--- Text extract ---

FYI. This would only occur when signing was turned on, that's why I didn't see it before. Patch to follow. Jeremy.
Created attachment 6643 [details] git-am fix for 3.6.0 Metze please review. I've added this to master as it's pretty obviously correct (a missing field initialization when duplicating a structure leads to a NULL pointer reference). Eric Solheim, if you could please review and test this patch to see if it fixes your problem asap I'd really appreciate it. Thanks, Jeremy.
Comment on attachment 6643 [details] git-am fix for 3.6.0 Looks good
Karolin please pick for 3.6.0
Created attachment 6647 [details] New logs after patch is applied The proposed patch by Jeremy fixed the panic but samba still refreshes and is not usable. Attached is the log with and without Valgrind. (Without Valgrind it gives up after many fast refreshes. With Valgrind it runs much slower so I don't know if it eventually gives up or not) Let me know if you want me to submit this as a new bug since technically the panic is fixed. Also the problem disappeared when I disabled the following Local Security Policy Microsoft Network client: Digitially sign communications (always) So it can be tested by enabling this parameter. As a side my environment also enables the following registry setting: HKEY_LOCAL_MACHINE/SYSTEM/CurrentControlSet/services\LanmanWorkstation\Parameters\RequreSecuritySignature See http://blogs.technet.com/b/josebda/archive/2010/12/01/the-basics-of-smb-signing-covering-both-smb1-and-smb2.aspx Although it now appears to have an easy workaround, please look into this bug for 3.6.0 as I cannot dictate the Security Policy for the company.
The key is this snippet from the log, which keeps repeating: [2011/06/29 09:36:55.930569, 10] smbd/smb2_server.c:472(smb2_set_operation_credit) smb2_set_operation_credit: requested 1, granted 1, total granted 30 [2011/06/29 09:36:55.930632, 5] smbd/smb2_signing.c:73(smb2_signing_sign_pdu) signed SMB2 message smb2_send_async_interim_response: nreq->current_idx = 4 smb2_send_async_interim_response: returning 4 vectors req->out.vector[0].iov_len = 4 req->out.vector[1].iov_len = 64 req->out.vector[2].iov_len = 88 req->out.vector[3].iov_len = 88 [2011/06/29 09:36:55.930794, 10] smbd/smb2_server.c:472(smb2_set_operation_credit) smb2_set_operation_credit: requested 1, granted 1, total granted 31 [2011/06/29 09:36:55.930842, 10] smbd/smb2_server.c:582(smbd_server_connection_terminate_ex) smbd_server_connection_terminate_ex: reason[NT_STATUS_INVALID_PARAMETER] at smbd/smb2_server.c:1542 I'm guessing this is coming from this code in smbd/smb2_signing.c: 27 NTSTATUS smb2_signing_sign_pdu(DATA_BLOB session_key, 28 struct iovec *vector, 29 int count) 30 { 31 uint8_t *hdr; 32 uint64_t session_id; 33 struct HMACSHA256Context m; 34 uint8_t res[SHA256_DIGEST_LENGTH]; 35 int i; 36 37 if (count < 2) { 38 return NT_STATUS_INVALID_PARAMETER; 39 } 40 41 if (vector[0].iov_len != SMB2_HDR_BODY) { 42 return NT_STATUS_INVALID_PARAMETER; 43 } As we always call smb2_signing_sign_pdu() with a count parameter of 3, I'm guessing it's the vector[0].iov_len != SMB2_HDR_BODY check that is triggering here. I'm happy with you opening this as a new bug, as it's different from the crash bug, but it certainly seems that signing when sending an interim asynchronous response is failing here. Jeremy.

--- Challenge ---
Using the bug thread, answer these:
(a) According to the second post, what leads to the NULL pointer reference?
(b) Without Valgrind, what does samba do after the patch is applied?
(c) Which check does Jeremy guess is triggering the failure?

--- Records shown ---

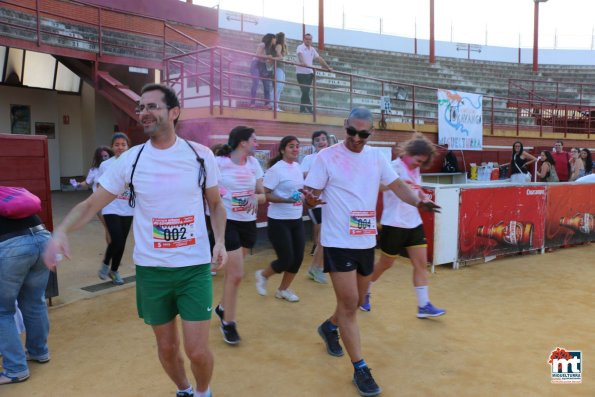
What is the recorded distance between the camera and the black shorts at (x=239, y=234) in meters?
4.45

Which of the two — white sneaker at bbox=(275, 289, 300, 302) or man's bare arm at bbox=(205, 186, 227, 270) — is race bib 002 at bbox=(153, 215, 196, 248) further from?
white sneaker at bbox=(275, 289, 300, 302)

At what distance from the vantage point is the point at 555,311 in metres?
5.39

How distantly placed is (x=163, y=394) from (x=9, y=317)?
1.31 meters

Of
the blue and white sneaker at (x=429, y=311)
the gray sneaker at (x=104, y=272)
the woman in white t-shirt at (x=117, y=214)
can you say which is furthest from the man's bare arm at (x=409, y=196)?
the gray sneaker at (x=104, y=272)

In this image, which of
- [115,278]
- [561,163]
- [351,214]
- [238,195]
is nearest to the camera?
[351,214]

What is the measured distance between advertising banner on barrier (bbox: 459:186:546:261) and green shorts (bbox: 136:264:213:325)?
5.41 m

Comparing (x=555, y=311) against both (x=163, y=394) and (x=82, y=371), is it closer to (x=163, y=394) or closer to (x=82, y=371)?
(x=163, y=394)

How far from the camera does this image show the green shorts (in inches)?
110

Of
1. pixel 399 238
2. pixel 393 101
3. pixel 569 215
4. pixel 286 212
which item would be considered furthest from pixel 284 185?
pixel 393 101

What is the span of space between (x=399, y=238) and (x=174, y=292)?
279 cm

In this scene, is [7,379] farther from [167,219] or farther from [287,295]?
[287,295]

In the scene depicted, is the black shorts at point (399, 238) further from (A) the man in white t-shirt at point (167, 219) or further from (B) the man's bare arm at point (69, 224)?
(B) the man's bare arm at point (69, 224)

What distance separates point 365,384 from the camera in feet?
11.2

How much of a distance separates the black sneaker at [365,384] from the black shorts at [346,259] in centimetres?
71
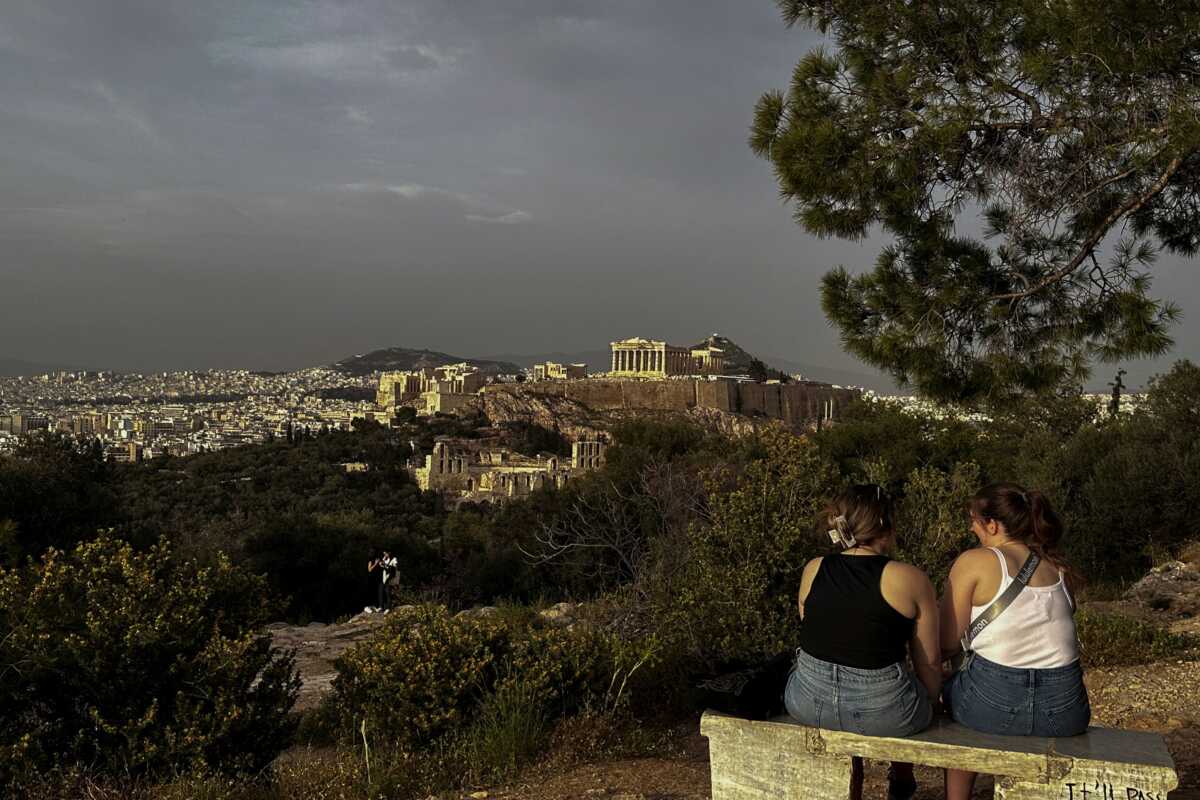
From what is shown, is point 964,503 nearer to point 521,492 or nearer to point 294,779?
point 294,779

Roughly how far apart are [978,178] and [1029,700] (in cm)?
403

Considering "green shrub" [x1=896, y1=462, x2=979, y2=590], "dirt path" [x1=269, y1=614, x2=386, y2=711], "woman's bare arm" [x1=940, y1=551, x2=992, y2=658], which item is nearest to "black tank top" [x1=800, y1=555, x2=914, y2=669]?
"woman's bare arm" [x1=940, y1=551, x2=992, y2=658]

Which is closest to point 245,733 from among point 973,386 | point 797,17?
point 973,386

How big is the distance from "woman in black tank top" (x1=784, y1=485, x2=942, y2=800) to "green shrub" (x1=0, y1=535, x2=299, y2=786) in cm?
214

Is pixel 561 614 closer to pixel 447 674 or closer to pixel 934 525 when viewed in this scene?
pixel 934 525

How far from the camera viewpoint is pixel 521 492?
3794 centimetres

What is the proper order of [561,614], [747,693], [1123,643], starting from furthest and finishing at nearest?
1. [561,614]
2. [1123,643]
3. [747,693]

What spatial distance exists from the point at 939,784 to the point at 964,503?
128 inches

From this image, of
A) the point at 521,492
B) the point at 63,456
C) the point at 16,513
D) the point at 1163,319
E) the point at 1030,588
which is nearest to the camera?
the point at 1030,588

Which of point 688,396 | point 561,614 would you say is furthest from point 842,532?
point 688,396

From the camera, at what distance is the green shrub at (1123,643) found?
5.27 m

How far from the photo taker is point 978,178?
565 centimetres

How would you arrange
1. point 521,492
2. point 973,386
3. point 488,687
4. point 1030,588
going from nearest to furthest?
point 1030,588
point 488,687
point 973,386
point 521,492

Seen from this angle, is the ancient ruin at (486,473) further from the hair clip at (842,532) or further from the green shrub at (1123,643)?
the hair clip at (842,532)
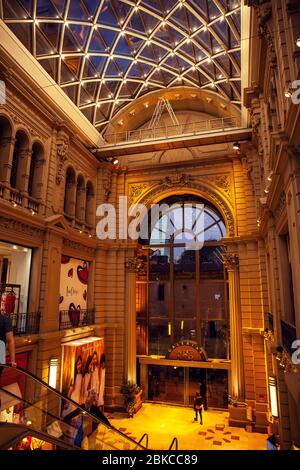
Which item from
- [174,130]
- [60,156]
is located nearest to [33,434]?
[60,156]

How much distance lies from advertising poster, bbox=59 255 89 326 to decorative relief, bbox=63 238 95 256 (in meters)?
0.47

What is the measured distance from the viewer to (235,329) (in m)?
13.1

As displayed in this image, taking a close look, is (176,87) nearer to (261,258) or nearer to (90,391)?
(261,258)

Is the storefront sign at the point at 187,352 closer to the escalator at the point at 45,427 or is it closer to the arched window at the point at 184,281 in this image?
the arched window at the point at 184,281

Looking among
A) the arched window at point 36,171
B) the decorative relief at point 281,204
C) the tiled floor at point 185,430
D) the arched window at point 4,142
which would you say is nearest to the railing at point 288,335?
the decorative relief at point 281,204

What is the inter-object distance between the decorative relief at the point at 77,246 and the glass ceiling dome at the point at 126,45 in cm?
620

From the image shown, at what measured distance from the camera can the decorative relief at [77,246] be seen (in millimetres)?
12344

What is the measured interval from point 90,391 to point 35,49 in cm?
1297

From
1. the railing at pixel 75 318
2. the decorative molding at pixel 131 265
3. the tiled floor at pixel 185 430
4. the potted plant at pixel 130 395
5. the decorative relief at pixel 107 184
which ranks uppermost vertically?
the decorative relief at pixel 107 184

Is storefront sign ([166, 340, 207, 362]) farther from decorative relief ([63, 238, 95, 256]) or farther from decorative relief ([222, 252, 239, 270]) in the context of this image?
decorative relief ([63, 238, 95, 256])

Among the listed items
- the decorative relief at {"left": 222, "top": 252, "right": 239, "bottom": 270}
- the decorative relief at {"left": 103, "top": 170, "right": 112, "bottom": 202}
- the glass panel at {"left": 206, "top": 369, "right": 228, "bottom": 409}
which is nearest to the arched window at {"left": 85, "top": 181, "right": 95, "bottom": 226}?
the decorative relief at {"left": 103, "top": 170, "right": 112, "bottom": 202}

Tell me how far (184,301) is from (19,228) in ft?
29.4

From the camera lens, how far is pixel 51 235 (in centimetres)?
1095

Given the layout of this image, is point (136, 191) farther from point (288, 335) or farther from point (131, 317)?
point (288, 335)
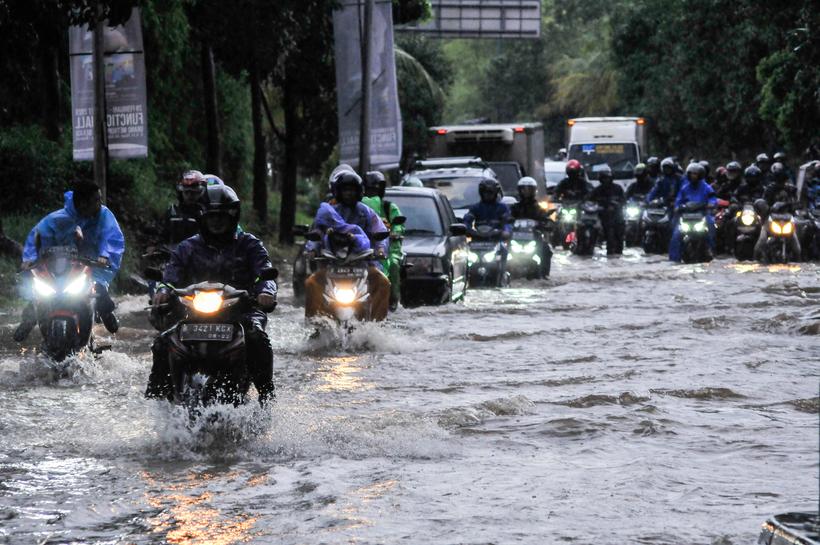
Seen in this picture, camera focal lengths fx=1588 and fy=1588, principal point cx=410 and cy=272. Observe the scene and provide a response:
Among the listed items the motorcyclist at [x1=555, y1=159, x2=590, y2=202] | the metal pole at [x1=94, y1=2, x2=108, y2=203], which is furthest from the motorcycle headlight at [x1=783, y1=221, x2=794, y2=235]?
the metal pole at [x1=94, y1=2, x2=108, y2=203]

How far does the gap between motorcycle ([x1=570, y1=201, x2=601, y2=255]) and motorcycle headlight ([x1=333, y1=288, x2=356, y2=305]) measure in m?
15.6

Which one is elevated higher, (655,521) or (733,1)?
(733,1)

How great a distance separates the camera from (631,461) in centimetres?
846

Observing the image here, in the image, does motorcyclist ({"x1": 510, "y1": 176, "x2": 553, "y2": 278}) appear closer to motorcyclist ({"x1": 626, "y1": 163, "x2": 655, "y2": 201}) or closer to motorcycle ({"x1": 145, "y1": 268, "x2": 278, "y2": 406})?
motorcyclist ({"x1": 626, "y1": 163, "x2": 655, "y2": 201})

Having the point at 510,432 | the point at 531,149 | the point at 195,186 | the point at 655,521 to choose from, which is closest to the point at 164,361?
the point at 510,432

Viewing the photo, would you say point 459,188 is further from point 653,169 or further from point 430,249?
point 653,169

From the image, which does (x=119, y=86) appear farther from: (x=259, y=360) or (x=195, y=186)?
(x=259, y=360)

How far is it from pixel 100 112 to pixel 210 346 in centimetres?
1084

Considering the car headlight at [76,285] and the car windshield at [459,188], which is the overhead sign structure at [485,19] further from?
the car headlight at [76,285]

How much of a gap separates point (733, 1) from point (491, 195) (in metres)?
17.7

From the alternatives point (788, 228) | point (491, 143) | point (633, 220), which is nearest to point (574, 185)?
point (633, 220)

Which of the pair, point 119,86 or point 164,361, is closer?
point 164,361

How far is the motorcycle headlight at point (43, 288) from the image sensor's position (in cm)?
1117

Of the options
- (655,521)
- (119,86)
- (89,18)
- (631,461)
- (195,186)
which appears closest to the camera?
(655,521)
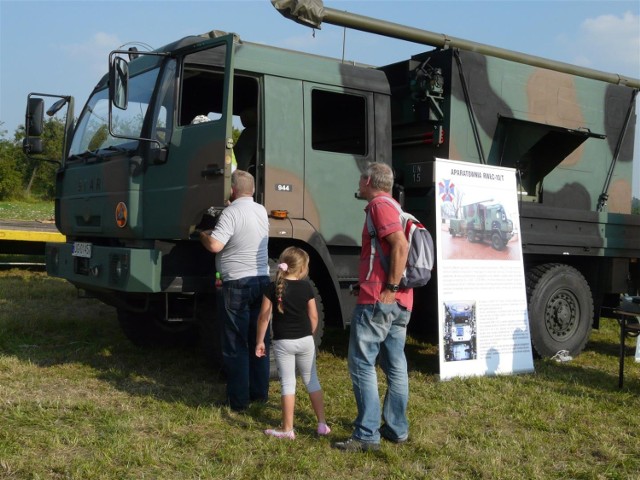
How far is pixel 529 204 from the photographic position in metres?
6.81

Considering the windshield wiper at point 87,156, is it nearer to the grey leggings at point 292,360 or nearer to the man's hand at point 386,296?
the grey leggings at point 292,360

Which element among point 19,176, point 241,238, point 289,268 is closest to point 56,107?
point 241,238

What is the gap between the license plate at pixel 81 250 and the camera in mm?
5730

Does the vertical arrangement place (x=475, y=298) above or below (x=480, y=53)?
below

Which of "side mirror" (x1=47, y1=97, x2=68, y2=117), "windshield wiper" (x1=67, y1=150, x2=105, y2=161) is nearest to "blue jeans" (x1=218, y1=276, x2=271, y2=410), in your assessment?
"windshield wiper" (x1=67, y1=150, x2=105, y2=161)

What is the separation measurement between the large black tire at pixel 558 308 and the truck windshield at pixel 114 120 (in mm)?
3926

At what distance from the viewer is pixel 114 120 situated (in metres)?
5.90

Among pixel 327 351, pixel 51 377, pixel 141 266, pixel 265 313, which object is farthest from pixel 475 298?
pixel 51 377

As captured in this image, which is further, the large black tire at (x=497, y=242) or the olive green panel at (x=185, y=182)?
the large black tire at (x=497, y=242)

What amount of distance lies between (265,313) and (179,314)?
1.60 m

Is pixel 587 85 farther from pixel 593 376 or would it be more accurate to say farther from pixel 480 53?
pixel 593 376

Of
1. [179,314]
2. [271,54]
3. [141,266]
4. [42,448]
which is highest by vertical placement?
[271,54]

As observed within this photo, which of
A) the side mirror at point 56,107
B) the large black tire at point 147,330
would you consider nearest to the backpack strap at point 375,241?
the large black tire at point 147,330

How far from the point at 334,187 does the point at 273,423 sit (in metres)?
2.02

--- Task solution ---
(a) A missing field initialization when duplicating a structure.
(b) It gives up after many fast refreshes.
(c) The vector[0].iov_len != SMB2_HDR_BODY check.